If you turned on the Duke-Purdue game last night in the second half, you probably saw a familiar situation. Greg Paulus was running the point, getting the ball to Kyle Singler and Jon Scheyer, the team's playmakers. When he wasn't doing that, Paulus was knocking down some jumpers, and finished with a respectable seven points in 22 minutes.
What you didn't catch is Paulus holding down the bench as the starters took the Mackey Arena floor to start the game. Sophomore Nolan Smith has taken the reigns at point guard for Mike Krzyzewski while Paulus, the face of Duke basketball, and a three-year starter, is coming off the bench to contribute.
If you don't know Paulus' story you don't really know what a freak this guy was. A high school product out of Syracuse, N.Y., Paulus was a star athlete in both basketball and football -- and when I say star, I mean, like, four stars. He was a specimen, a quarterback that could have picked just about any big-time football program over Duke basketball and been throwing passes before anyone realized what he'd done.
As as senior at Christian Brothers Academy, Paulus lead his football team to its first Class AA state title, a perfect 13-0 record and was named the Gatorade National Football Player of the Year, an award shared with the likes of Peyton Manning and Emmitt Smith.
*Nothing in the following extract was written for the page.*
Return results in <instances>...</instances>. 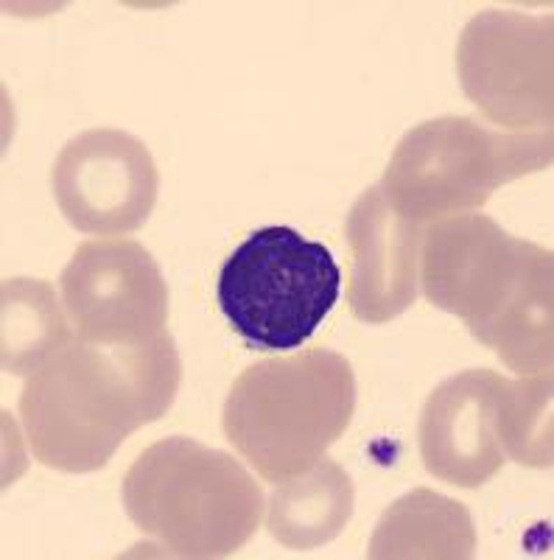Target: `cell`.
<instances>
[{"mask_svg": "<svg viewBox=\"0 0 554 560\" xmlns=\"http://www.w3.org/2000/svg\"><path fill=\"white\" fill-rule=\"evenodd\" d=\"M182 359L172 334L146 342L96 345L79 334L28 376L20 420L34 457L54 471L90 474L123 440L172 409Z\"/></svg>", "mask_w": 554, "mask_h": 560, "instance_id": "cell-1", "label": "cell"}, {"mask_svg": "<svg viewBox=\"0 0 554 560\" xmlns=\"http://www.w3.org/2000/svg\"><path fill=\"white\" fill-rule=\"evenodd\" d=\"M552 249L510 236L482 213L423 230L421 287L434 308L465 319L518 376L552 370Z\"/></svg>", "mask_w": 554, "mask_h": 560, "instance_id": "cell-2", "label": "cell"}, {"mask_svg": "<svg viewBox=\"0 0 554 560\" xmlns=\"http://www.w3.org/2000/svg\"><path fill=\"white\" fill-rule=\"evenodd\" d=\"M356 376L337 350L314 348L247 368L229 387L222 427L267 482L308 471L351 427Z\"/></svg>", "mask_w": 554, "mask_h": 560, "instance_id": "cell-3", "label": "cell"}, {"mask_svg": "<svg viewBox=\"0 0 554 560\" xmlns=\"http://www.w3.org/2000/svg\"><path fill=\"white\" fill-rule=\"evenodd\" d=\"M123 510L174 558H227L261 527L263 490L238 459L191 438L157 440L121 485Z\"/></svg>", "mask_w": 554, "mask_h": 560, "instance_id": "cell-4", "label": "cell"}, {"mask_svg": "<svg viewBox=\"0 0 554 560\" xmlns=\"http://www.w3.org/2000/svg\"><path fill=\"white\" fill-rule=\"evenodd\" d=\"M552 158V129L502 132L468 115H443L403 135L381 191L401 217L437 222L482 208L496 188L543 172Z\"/></svg>", "mask_w": 554, "mask_h": 560, "instance_id": "cell-5", "label": "cell"}, {"mask_svg": "<svg viewBox=\"0 0 554 560\" xmlns=\"http://www.w3.org/2000/svg\"><path fill=\"white\" fill-rule=\"evenodd\" d=\"M342 294V269L322 242L294 228L249 233L222 264L216 298L233 331L256 350H294L311 339Z\"/></svg>", "mask_w": 554, "mask_h": 560, "instance_id": "cell-6", "label": "cell"}, {"mask_svg": "<svg viewBox=\"0 0 554 560\" xmlns=\"http://www.w3.org/2000/svg\"><path fill=\"white\" fill-rule=\"evenodd\" d=\"M459 84L484 118L512 132L552 129L554 20L487 9L468 20L457 45Z\"/></svg>", "mask_w": 554, "mask_h": 560, "instance_id": "cell-7", "label": "cell"}, {"mask_svg": "<svg viewBox=\"0 0 554 560\" xmlns=\"http://www.w3.org/2000/svg\"><path fill=\"white\" fill-rule=\"evenodd\" d=\"M59 283L84 342L134 345L166 331L168 287L143 244L118 236L84 242Z\"/></svg>", "mask_w": 554, "mask_h": 560, "instance_id": "cell-8", "label": "cell"}, {"mask_svg": "<svg viewBox=\"0 0 554 560\" xmlns=\"http://www.w3.org/2000/svg\"><path fill=\"white\" fill-rule=\"evenodd\" d=\"M62 217L90 236H127L146 224L160 174L143 140L123 129H87L68 140L51 172Z\"/></svg>", "mask_w": 554, "mask_h": 560, "instance_id": "cell-9", "label": "cell"}, {"mask_svg": "<svg viewBox=\"0 0 554 560\" xmlns=\"http://www.w3.org/2000/svg\"><path fill=\"white\" fill-rule=\"evenodd\" d=\"M504 378L493 370H465L428 395L421 415L426 471L457 488H482L507 463L496 415Z\"/></svg>", "mask_w": 554, "mask_h": 560, "instance_id": "cell-10", "label": "cell"}, {"mask_svg": "<svg viewBox=\"0 0 554 560\" xmlns=\"http://www.w3.org/2000/svg\"><path fill=\"white\" fill-rule=\"evenodd\" d=\"M344 233L353 253V317L381 325L412 308L421 289L423 224L401 217L381 185H373L351 208Z\"/></svg>", "mask_w": 554, "mask_h": 560, "instance_id": "cell-11", "label": "cell"}, {"mask_svg": "<svg viewBox=\"0 0 554 560\" xmlns=\"http://www.w3.org/2000/svg\"><path fill=\"white\" fill-rule=\"evenodd\" d=\"M473 555L476 529L465 504L428 488H414L389 504L367 549V558L373 560H465Z\"/></svg>", "mask_w": 554, "mask_h": 560, "instance_id": "cell-12", "label": "cell"}, {"mask_svg": "<svg viewBox=\"0 0 554 560\" xmlns=\"http://www.w3.org/2000/svg\"><path fill=\"white\" fill-rule=\"evenodd\" d=\"M356 490L333 459L322 457L297 477L278 485L269 499L267 529L288 549H317L331 544L353 518Z\"/></svg>", "mask_w": 554, "mask_h": 560, "instance_id": "cell-13", "label": "cell"}, {"mask_svg": "<svg viewBox=\"0 0 554 560\" xmlns=\"http://www.w3.org/2000/svg\"><path fill=\"white\" fill-rule=\"evenodd\" d=\"M73 339L59 300L45 280L14 278L3 283V370L34 376L62 345Z\"/></svg>", "mask_w": 554, "mask_h": 560, "instance_id": "cell-14", "label": "cell"}, {"mask_svg": "<svg viewBox=\"0 0 554 560\" xmlns=\"http://www.w3.org/2000/svg\"><path fill=\"white\" fill-rule=\"evenodd\" d=\"M496 429L504 457L527 468H552V370L518 382L504 378Z\"/></svg>", "mask_w": 554, "mask_h": 560, "instance_id": "cell-15", "label": "cell"}]
</instances>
In his junior year, Paulus tossed 29 touchdowns, and then threw for 43 touchdowns as a senior.
Scout.com had Paulus ranked ninth at the quarterback position, ahead of Texas' Colt McCoy, Hawaii's former star QB Colt Brennan and Missouri's Chase Daniel.
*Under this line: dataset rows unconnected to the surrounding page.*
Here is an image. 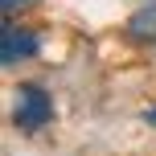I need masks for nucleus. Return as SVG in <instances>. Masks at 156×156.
Segmentation results:
<instances>
[{
    "mask_svg": "<svg viewBox=\"0 0 156 156\" xmlns=\"http://www.w3.org/2000/svg\"><path fill=\"white\" fill-rule=\"evenodd\" d=\"M12 123L21 127V132H41V127L54 123V99H49L45 86L21 82V90H16V107H12Z\"/></svg>",
    "mask_w": 156,
    "mask_h": 156,
    "instance_id": "f257e3e1",
    "label": "nucleus"
},
{
    "mask_svg": "<svg viewBox=\"0 0 156 156\" xmlns=\"http://www.w3.org/2000/svg\"><path fill=\"white\" fill-rule=\"evenodd\" d=\"M37 49H41V37H37L33 29L12 25V21L4 25V33H0V62H4V66H21V62H29Z\"/></svg>",
    "mask_w": 156,
    "mask_h": 156,
    "instance_id": "f03ea898",
    "label": "nucleus"
},
{
    "mask_svg": "<svg viewBox=\"0 0 156 156\" xmlns=\"http://www.w3.org/2000/svg\"><path fill=\"white\" fill-rule=\"evenodd\" d=\"M127 37H132L136 45H156V4H144L140 12H132Z\"/></svg>",
    "mask_w": 156,
    "mask_h": 156,
    "instance_id": "7ed1b4c3",
    "label": "nucleus"
},
{
    "mask_svg": "<svg viewBox=\"0 0 156 156\" xmlns=\"http://www.w3.org/2000/svg\"><path fill=\"white\" fill-rule=\"evenodd\" d=\"M0 4H4V16H12L16 8H21V4H29V0H0Z\"/></svg>",
    "mask_w": 156,
    "mask_h": 156,
    "instance_id": "20e7f679",
    "label": "nucleus"
},
{
    "mask_svg": "<svg viewBox=\"0 0 156 156\" xmlns=\"http://www.w3.org/2000/svg\"><path fill=\"white\" fill-rule=\"evenodd\" d=\"M144 123H148V127H156V107H152V111H144Z\"/></svg>",
    "mask_w": 156,
    "mask_h": 156,
    "instance_id": "39448f33",
    "label": "nucleus"
}]
</instances>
Now Paulus is riding the bench in basketball, mostly for his defensive liabilities that caused the Blue Devils to be exposed around the perimeter during the last two NCAA Tournaments. Paulus isn't going to play in the NBA. In fact, he'd probably be lucky to play in Europe. So was Duke the right decision? Nobody will ever know. Rankings for high school are what you make of them. Sometimes they are spot on, sometimes they miss by a mile.
But one thing is for sure -- being a quarterback for any big university around the nation has to be better than sixth man for Duke. Not Even Coach K could convince me otherwise.